Cique de Cavan
CAF Review: Carnival School Community Parade
There are some afternoons where the world seems to shrug off its own gravity. Saturday at Con Smith Park was one of them. Rain spat down in stubborn little bursts, but nobody cared. If anything, the damp only made the colours appear louder, the drum thumps heavier, and the whole Carnival School Community Parade feel even more gloriously alive.
It arrived like a cheese dream with glitter boots on. Long-Legs Sheila (Caoimhe Dunn) the Curious Heron lurched while samba rhythms ricocheted off the soaked tarmacadam pathways. Stilt walkers towered like benevolent aliens, and jugglers dropped nothing, kids stood slack-jawed, while parents spun helplessly from spectacle to spectacle, phones aloft, trying to capture this creative lightning on a six-inch screen.

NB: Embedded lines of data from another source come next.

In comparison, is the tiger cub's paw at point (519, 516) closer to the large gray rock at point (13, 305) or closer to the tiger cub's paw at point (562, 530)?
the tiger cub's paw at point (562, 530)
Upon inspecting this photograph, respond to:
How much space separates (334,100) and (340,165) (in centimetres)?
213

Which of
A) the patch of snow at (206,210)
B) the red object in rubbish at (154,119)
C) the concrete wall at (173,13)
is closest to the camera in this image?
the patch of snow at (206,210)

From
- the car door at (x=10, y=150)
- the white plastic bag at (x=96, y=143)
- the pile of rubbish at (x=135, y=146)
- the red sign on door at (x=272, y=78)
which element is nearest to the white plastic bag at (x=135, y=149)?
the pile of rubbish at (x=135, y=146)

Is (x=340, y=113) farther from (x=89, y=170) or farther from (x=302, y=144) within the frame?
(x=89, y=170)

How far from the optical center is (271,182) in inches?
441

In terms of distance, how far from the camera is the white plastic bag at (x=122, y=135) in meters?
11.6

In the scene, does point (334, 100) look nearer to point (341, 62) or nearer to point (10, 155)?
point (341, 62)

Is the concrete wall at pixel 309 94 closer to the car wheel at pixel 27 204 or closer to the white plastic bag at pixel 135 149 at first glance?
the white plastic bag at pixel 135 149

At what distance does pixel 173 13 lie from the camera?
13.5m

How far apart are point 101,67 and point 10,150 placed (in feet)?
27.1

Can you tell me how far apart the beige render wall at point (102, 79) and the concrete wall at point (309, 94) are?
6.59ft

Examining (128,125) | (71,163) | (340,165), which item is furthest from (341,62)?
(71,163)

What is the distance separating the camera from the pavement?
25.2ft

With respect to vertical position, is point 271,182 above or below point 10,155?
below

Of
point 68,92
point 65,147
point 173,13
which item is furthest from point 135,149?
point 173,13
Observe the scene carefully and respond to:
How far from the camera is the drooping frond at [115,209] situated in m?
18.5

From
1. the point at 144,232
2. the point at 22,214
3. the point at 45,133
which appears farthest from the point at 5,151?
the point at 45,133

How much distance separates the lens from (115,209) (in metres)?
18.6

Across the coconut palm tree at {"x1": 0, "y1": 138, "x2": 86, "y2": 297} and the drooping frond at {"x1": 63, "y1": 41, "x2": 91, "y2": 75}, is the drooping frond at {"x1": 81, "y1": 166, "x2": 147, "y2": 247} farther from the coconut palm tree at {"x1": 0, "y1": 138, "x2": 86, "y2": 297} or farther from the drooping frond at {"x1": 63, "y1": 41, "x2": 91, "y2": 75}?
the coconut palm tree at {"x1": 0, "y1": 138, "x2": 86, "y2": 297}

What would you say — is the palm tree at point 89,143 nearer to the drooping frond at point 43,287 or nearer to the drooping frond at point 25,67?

Leading it all was Maria Corcoran- circus artist, catalyst, and conductor of this beautiful chaos. Through months of workshops at the Kilmore Diocesan Pastoral Centre, her Lifelong Learning Carnival School and Circo Coranco project, helped transform curiosity into confidence, hesitation into pure performance.
And then there was Con Horgan- DJ Two Eyes himself- hero of Sunday's Pedal Parade, riding his latest manifestation, the Disco Mower through the madness like some postmodern discoball helmet wearing folk hero.
For about an hour Con Smith Park became Rio by way of Cavan: drenched, delirious, utterly mesmerising. SE.